Fig. S1 Southern Blot analysis of CFTR transgenic mice. (A) Identification of transgenic mouse lines. (B) Estimation of transgene copy numbers (1.5 to 20 copies) based on the amount of genomic DNA and size of the mouse genome relative the plasmid control used in the analysis. The probe used was K18 intron 1 shown in Fig. 1A. Abbreviations: WT, wild-type; PC, positive control (plasmid DNA).

Fig. S2 Analysis of transgenic expression of the human CFTR in mouse heart tissue. (A) Expression of the human CFTR detected by in situ hybridization with an antisense probe described in 'Methods'. (B) A serial section of the same heart hybridized with the sense control RNA. (C) A heart section from a nontransgenic littermate probed with the same antisense probe shown in (A). (D), (E) and (F) Enlarged areas from (A), (B) and (C).

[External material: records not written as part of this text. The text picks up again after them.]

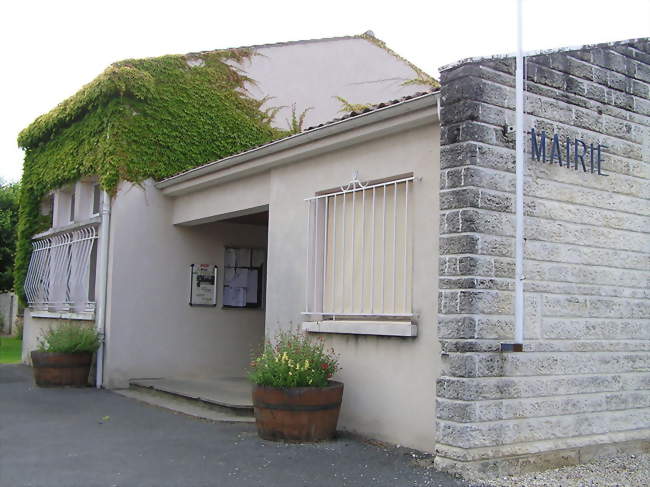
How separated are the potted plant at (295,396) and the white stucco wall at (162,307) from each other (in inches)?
181

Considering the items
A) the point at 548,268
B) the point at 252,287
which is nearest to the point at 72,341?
the point at 252,287

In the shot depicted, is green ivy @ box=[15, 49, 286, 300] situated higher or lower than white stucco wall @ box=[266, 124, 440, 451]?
higher

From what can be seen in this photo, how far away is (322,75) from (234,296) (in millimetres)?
4624

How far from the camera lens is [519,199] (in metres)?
6.11

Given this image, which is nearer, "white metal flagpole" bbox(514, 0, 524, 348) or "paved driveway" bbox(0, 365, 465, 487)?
"paved driveway" bbox(0, 365, 465, 487)

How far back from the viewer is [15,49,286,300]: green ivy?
11.4 metres

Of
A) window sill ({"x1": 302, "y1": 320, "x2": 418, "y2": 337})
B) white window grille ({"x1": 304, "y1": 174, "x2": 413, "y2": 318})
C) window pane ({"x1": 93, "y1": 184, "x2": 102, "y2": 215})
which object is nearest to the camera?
window sill ({"x1": 302, "y1": 320, "x2": 418, "y2": 337})

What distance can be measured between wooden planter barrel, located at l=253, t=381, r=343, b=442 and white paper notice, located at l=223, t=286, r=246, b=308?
5.16 meters

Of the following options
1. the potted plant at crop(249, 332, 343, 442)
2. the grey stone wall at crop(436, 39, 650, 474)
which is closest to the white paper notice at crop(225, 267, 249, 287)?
the potted plant at crop(249, 332, 343, 442)

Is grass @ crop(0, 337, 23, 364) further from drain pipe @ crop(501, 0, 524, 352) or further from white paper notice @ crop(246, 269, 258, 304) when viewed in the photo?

Fig. S3 Levels of human (h)CFTR transgene expression in heart tissues of male and female CFTR transgenic mice determined by TaqMan realtime RT-PCR. Total RNA (1 μg) was reverse transcribed using random hexamers and SuperScript2 reverse tran scriptase (Invitrogen) following the manufacturer's protocol. Twenty nanograms of the resulting cDNA were used in real-time PCR performed with a PCR machine from ABI (Prism 7700, Applied Biosystems, Foster City, CA, USA). The sequences of the primers and probe used in the real time PCR are as following: forward primer, CCGAATTCCCGCGTCA; reverse primer, GGAGACAACGCTGGCCTTT; and probe, CAAATACTTCCACCATGGAGAGGTCGCC. A dilution series was used to determine the efficiency of amplification of each primer/probe set, allowing the relative quantification method to be employed (Livak and Schmittgen, Methods 25, 402--408, 2001). 18S was used as a reference gene to normalize the hCFTR expression. Data are expressed as values of 2--ΔCt × 103versus 18S and are means ± S.E.M. from six mice in each group. There is no human CFTR transgene expression in transgenic negative littermates.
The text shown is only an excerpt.